Infanticide Should Be Legal
Liao isn’t the only "academic" who has gone
off the deep end. Two professors at the University of Melbourne in Australia, Alberto Giubilini and Francesca Minvera, think infanticide is morally acceptable. The new
name for it is “after-birth abortion.”
They published a piece in the Journal of
Medical Ethics that says killing an infant is no different, for all intents and
purposes, than abortion, an ironic admission that pro-lifers are right in
equating the two.
“If the death of a newborn is not wrongful to her on
the grounds that she cannot have formed any aim that she is prevented from
accomplishing,” the pair wrote, “then it should also be permissible to practise an
after-birth abortion on a healthy newborn too, given that she has not formed
any aim yet.”
There are two reasons which, taken
together, justify this claim:
The moral status of an infant is
equivalent to that of a fetus, that is, neither can be considered a
"person" in a morally relevant sense.
It is not possible to damage a newborn
by preventing her from developing the potentiality to become a person in the
morally relevant sense.
Oddly, the pair equate the “fetus,” or unborn child, with a newborn. But they
reverse the pro-life point of view, which says a child is alive and endowed with a soul at conception, and therefore endowed with a
right to live. “Both a fetus and a newborn certainly are human beings and
potential persons, the professors argue, “but neither is a ‘person’ in the sense of ‘subject
of a moral right to life’.” So we are thus entitled to murder them.

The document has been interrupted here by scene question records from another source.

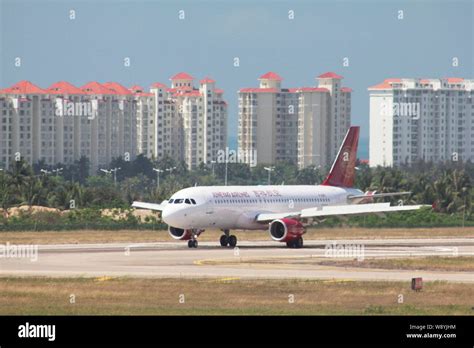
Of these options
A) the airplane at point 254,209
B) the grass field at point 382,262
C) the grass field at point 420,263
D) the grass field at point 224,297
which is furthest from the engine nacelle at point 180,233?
the grass field at point 224,297

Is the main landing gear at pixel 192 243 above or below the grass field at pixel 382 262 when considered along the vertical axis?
above

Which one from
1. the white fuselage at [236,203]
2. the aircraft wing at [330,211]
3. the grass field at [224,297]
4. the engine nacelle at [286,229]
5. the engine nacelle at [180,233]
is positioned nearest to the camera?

That’s because a person is an “an individual who is
capable of attributing to her own existence some (at least) basic value such
that being deprived of this existence represents a loss to her.” But all those
“who are not in the condition of attributing any value to their own existence
are not persons. Merely being human is not in itself a reason for ascribing
someone a right to life.”
Thus, the professors aver, unborn children and
newborns are mere “potential persons” who cannot suffer “harm” because “for a
harm to occur, it is necessary that someone is in the condition of experiencing
that harm.”
If a potential person, like a fetus and
a newborn, does not become an actual person, like you and us, then there is
neither an actual nor a future person who can be harmed, which means that there
is no harm at all. So, if you ask one of us if we would have been harmed, had
our parents decided to kill us when we were fetuses or newborns, our answer is
‘no’, because they would have harmed someone who does not exist (the “us” whom
you are asking the question), which means no one. And if no one is harmed, then
no harm occurred.
The authors then claim that “after-birth abortion” is
justifiable because it might serve the interests of “actual persons.”
The alleged right of individuals (such
as fetuses and newborns) to develop their potentiality, which someone defends,
is over-ridden by the interests of actual people (parents, family, society) to
pursue their own well-being because, as we have just argued, merely potential people
cannot be harmed by not being brought into existence.